First, because their contact with customers will mostly be channeled through the telephone, or increasingly e-mail, they will be able to record and keep track of their customer’s preferences and needs much more effectively than a company that communicates through different media. Second, conventional companies will be able to offer added value services, for instance by personalizing products or services that they sell based on the information gathered and manipulated through different media. The examples of conventional companies are Ford Motor Company and Toyota. The conventional language of their strategy makes consumers think of new product features, but these analogies may not always be the most appropriate in a new and hostile economic environment in which there is as much to be gained from working together as from fighting against each other (Child, 2005).
Conventional organizations
Virtual companies like Amazon, provide electronic commerce solutions seeing it as an activity that is information based. The Amazon does not rely on shared office accommodation, or even on achieving traditional economies of scale, but on being able to split the skills and experience of the participants (Mowshowitz 2002). Amazon also seems likely that the single most important of these assets will be information on buyers.
Knowing who Amazon’s customers are will allow virtual companies of this type to bypass traditional middle men and distribution channels; knowing what customers want — potentially on a personal basis — will enable virtual companies to develop new products and sell them effectively; knowing how they behave will allow consumers to link up to other organizations so that our joint offering is that much more persuasive (Merriman, 2007).
Discussion section
The other difference between two types of companies is that conventional companies have traditional office structure while virtual companies support only online communication.
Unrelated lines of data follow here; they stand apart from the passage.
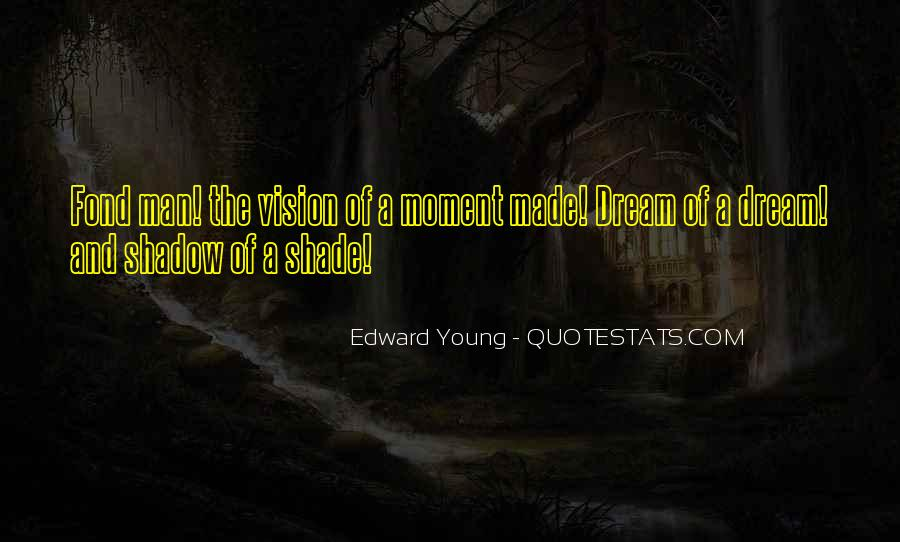 Edward Young Quotes #1242657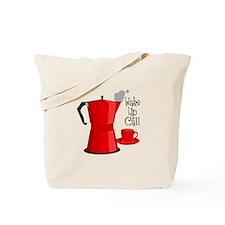 Wake Up Call Tote Bag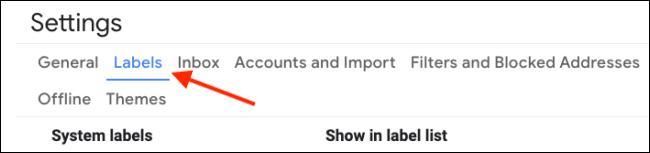 انتقل إلى قسم التصنيفات في إعدادات Gmail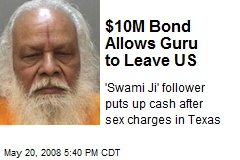 $10M Bond Allows Guru to Leave US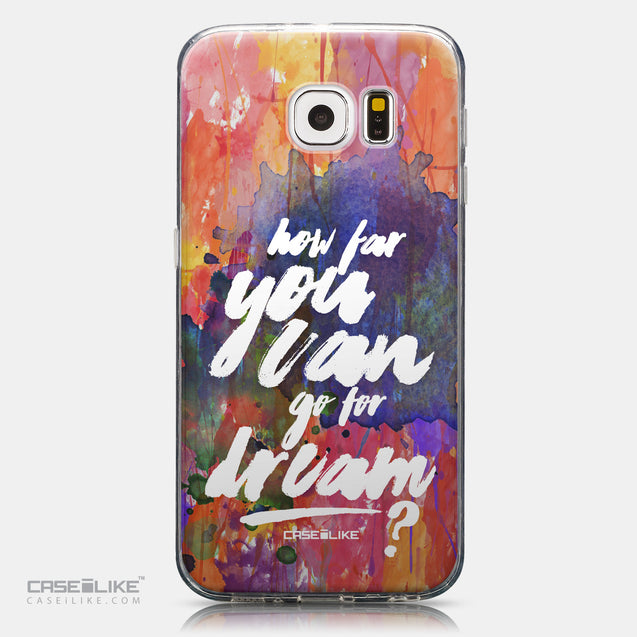CASEiLIKE Samsung Galaxy S6 back cover Quote 2421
This method can be bad as well as good for consumers; although they have much more choice, they no longer have access to familiar benchmarks of whether the online sites are dealing with is reliable (an office, real employees and so on (Child 2005).
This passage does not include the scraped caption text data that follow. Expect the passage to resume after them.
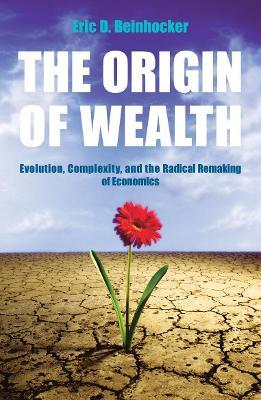 The Origin Of Wealth : Evolution, Complexity, and the Radical Remaking of Economics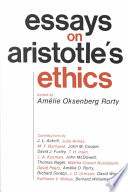 Essays on Aristotle s Ethics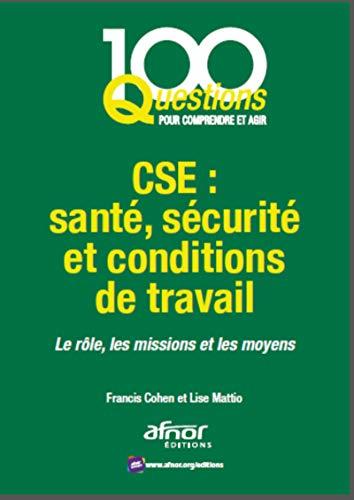 CSE : Santé, sécurité et conditions de travail: Le rôle, les missions et les moyens par  Lise Mattio, Francis Cohen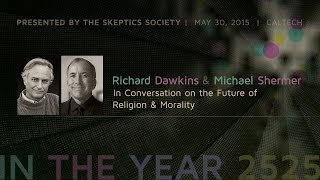 Richard Dawkins & Michael Shermer in Conversation on the Future of Religion & Morality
Though, for the start-up it is an ideal situation: it takes just days to be able to encourage an image on a par with an organization that has existed for decades. For all modern organizations, both conventional and virtual, the costs of setting up a website are so low that there is nothing to stop an person having a larger, more impressive site than a large corporation (certainly, this is often the case, as the latter find it difficult to reconfigure their conventional method to marketing to the more interactive environment of the Internet (Mowshowitz 2002).
Conclusion
In sum, both traditional businesses and newly emerged like Amazon use online sates and the Internet to attract more consumers and expend their businesses. Modern economy means that companies in the future are more probably going to be looking for ways to combine their internet information with others than looking to maintain the conventional barriers between industries.
Bibliography
Child, J. 2005, Organization: contemporary principles and practice. Malden, MA: Blackwell Publishing.
Merriman, K. K. 2007, Profiling Virtual Employees: The Impact of Managing Virtually. Journal of Leadership & Organizational Studies, 14 (1), 44.
Mowshowitz, A. 2002, Virtual Organization: Toward a Theory of Societal Transformation Stimulated by Information Technology. Quorum Books.